Alcázares Reales, Seville
Alcázares Reales, Seville.

I’ve just spent a restful evening on my sofa watching the last of Bettany Hughes‘s somewhat epic series of documentaries The Ancient World with Bettany Hughes: When the Moors Ruled in Europe. It’s always tempting to criticize this kind of documentary (as I have done in the past; mea maxima culpa!) on what it simplifies or leaves out. However, Bettany Hughes has been helped by having a two-hour time slot on More4 (or Mo-Fo as I’ve heard it called) for each episode.

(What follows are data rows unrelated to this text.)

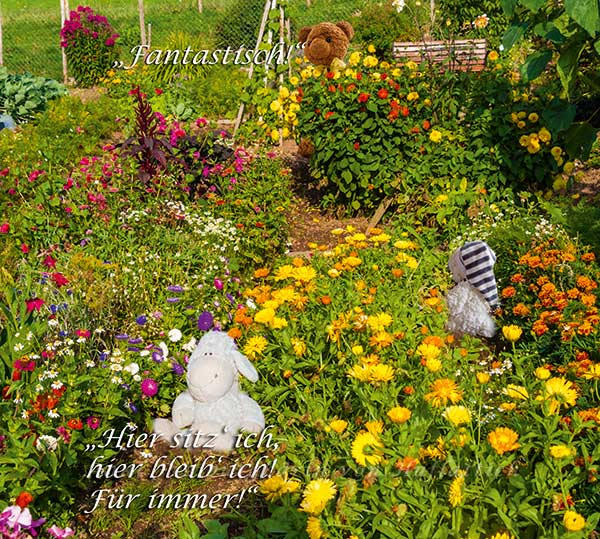Im September blühen Bauerngärten auf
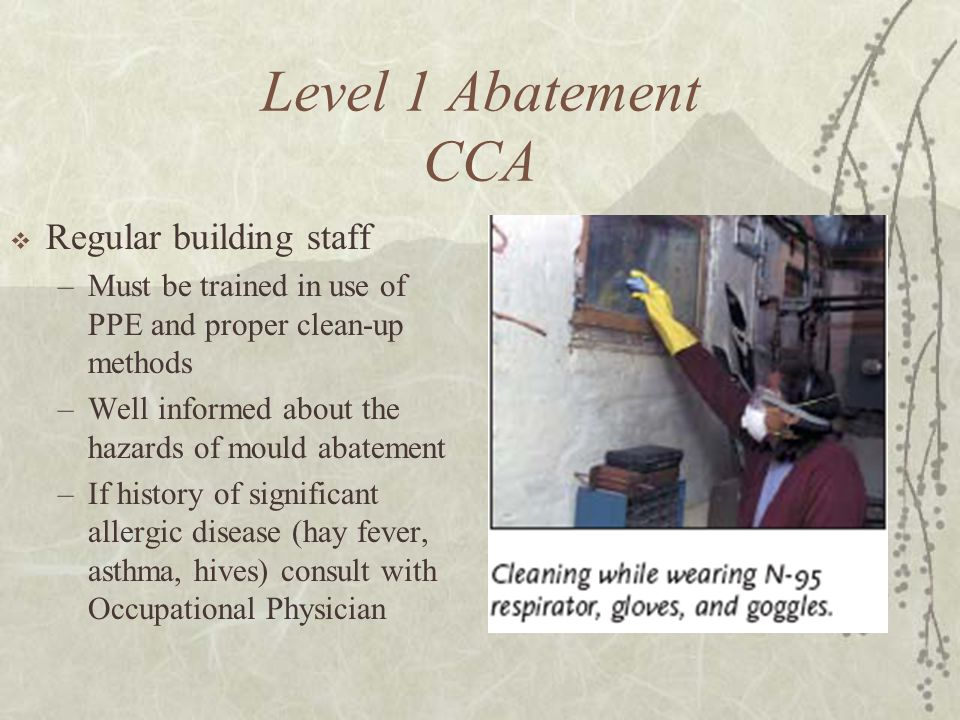 Level 1 Abatement CCA  Regular building staff –Must be trained in use of PPE and proper clean-up methods –Well informed about the hazards of mould abatement –If history of significant allergic disease (hay fever, asthma, hives) consult with Occupational Physician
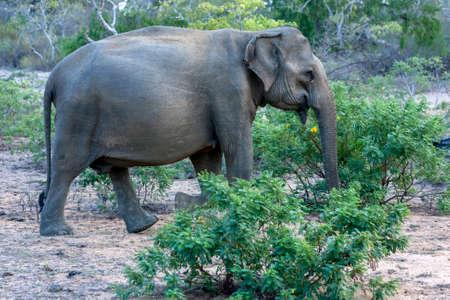 A wild elephant walks through bushland within Yala National Park near Tissamaharama in southern Sri Lanka. Foto de archivo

Never explicitly mentioned, When the Moors Ruled in Europe is clearly set against the 21st-century backdrop of the War on Terror. Aired on the evening before the general election in which two parties — UKIP and the BNP — have anti-Islamic policies in their manifestos, this episode serves as a corrective to the unthinking assumptions of white/European/Christendom superiority. For here we glide endlessly through the mesmerising earthly paradises of Al-Andalus, through Granada’s Alhambra and Córdoba’s Grand Mosque (and not to forget Al-Karaouine University, Fez, Morocco), all set against a backdrop of golden mountains. Here we have liberal, tolerant and highly educated Muslims teaching ignorant Christians about ancient Greek learning before finally falling to the Talibanesque Spanish Inquisition. Although this was a little overwrought in places, there are plenty of moments in the documentary in which the complexities of Christian and Muslim relations and politics are explored, especially setting the Reconquista in the context of stability and cooperation among the northern kingdoms and the reliance of the southern kingdoms on mercenary soldiers.